Jennifer L. Berres was appointed Senior Vice President and Chief Human Resources Officer effective November 1, 2019. Ms. Berres joined HCA in 1993 and served in various capacities, including as Vice President — Human Resources from April 2013 through October 2019.

Michael S. Cuffe, M.D. was appointed Executive Vice President and Chief Clinical Officer effective January 1, 2022. He previously served as President — Physician Services Group from October 2011 through December 2021. From October 2011 to January 2015, Dr. Cuffe also served as a Vice President of the Company. Prior to that time, Dr. Cuffe served Duke University Health System as Vice President for Ambulatory Services and Chief Medical Officer from March 2011 to October 2011 and Vice President Medical Affairs from June 2005 to March 2011. He also served Duke University School of Medicine as Vice Dean for Medical Affairs from June 2008 to March 2011, Deputy Chair of the Department of Medicine from August 2009 to August 2010 and Associate Professor of Medicine from March 2005 to October 2011. Prior to that time, Dr. Cuffe served in various leadership roles with the Duke Clinical Research Institute, Duke University Medical Center and Duke University School of Medicine.

32

Jon M. Foster was appointed Executive Vice President and Chief Operating Officer effective January 1, 2023. Prior to that time, he served as President — American Group from January 2013 to December 2022, President — Southwest Group from February 2011 to January 2013 and Division President for the Central and West Texas Division from January 2006 to February 2011. Mr. Foster joined HCA in March 2001 as President and CEO of St. David’s HealthCare in Austin, Texas and served in that position until February 2011. Prior to joining the Company, Mr. Foster served in various executive capacities within the Baptist Health System in Knoxville, Tennessee and The Methodist Hospital System in Houston, Texas.

Michael A. Marks was appointed Executive Vice President and Chief Financial Officer, effective May 1, 2024. He previously served as Senior Vice President — Finance from January 2023 through April 2024. Mr. Marks served as Vice President — Financial Operations Support from March 2021 through December 2022. Prior to that time, he served as CFO of the National Group from December 2008 to February 2021 and CFO of the West Florida Division from July 2004 to November 2008. Mr. Marks joined HCA Healthcare in 1996.

Michael R. McAlevey was appointed Executive Vice President — Chief Legal and Administrative Officer of the Company, effective April 1, 2024. Mr. McAlevey previously served as Senior Vice President and Chief Legal Officer from January 2022 through March 2024. Prior to joining HCA, Mr.
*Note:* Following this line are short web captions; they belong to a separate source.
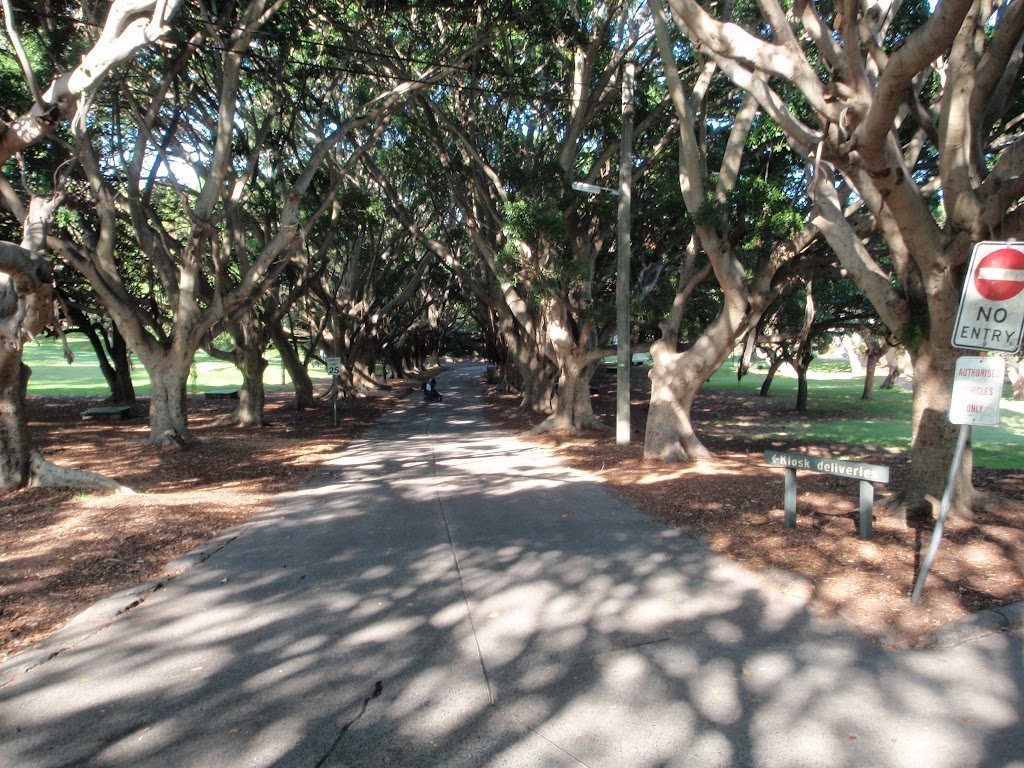 Tree lined path through Nielsen Park (251789)
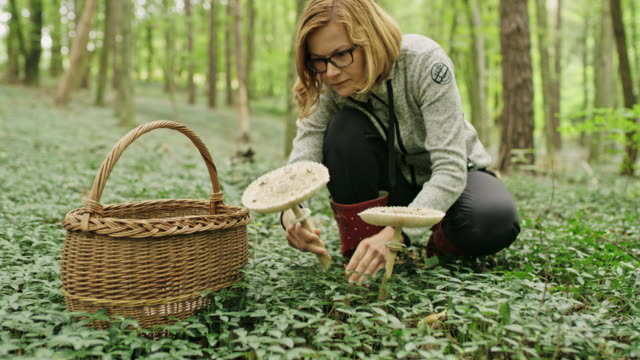 ms woman with basket harvesting mushrooms in forest. umbrella - foraging stock videos & royalty-free footage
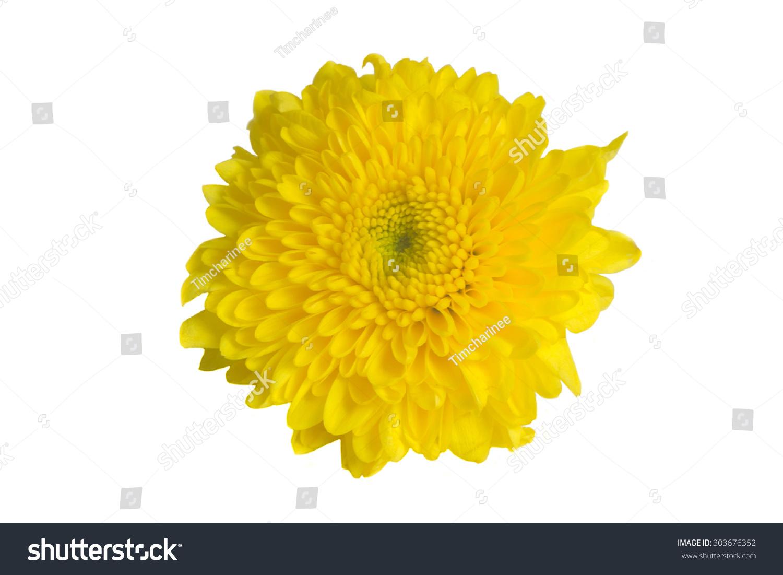 Yellow Mum Flower Isolated On White Background Ez Canvas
McAlevey served in senior legal and executive roles at General Electric, most recently as Vice President, General Counsel and Business Development Leader for GE Healthcare since 2018. Prior to that, he served as General Counsel and Business Development Leader for GE Aerospace from 2011 to 2018 and Chief Corporate, Securities and Finance Counsel for GE from 2003 to 2011. Before joining GE, Mr. McAlevey served as Deputy Director of the United States Securities and Exchange Commission’s Division of Corporation Finance from 1998 to 2002.

Erica L. Rossitto was appointed Senior Vice President and Chief Nurse Executive, effective February 1, 2026. She previously served as Senior Vice President and Assistant Chief Nurse Executive from December 2023 through January 2026. Prior to that time, Ms. Rossitto served as Vice President and Group Chief Nurse Executive — American Group & Atlantic Group from April 2022 to November 2023 and Vice President and Group Chief Nurse Executive — American Group, Clinical Operations Group from September 2020 to March 2022. Ms. Rossitto joined HCA in 2000 as a nurse at HCA HealthONE Swedish.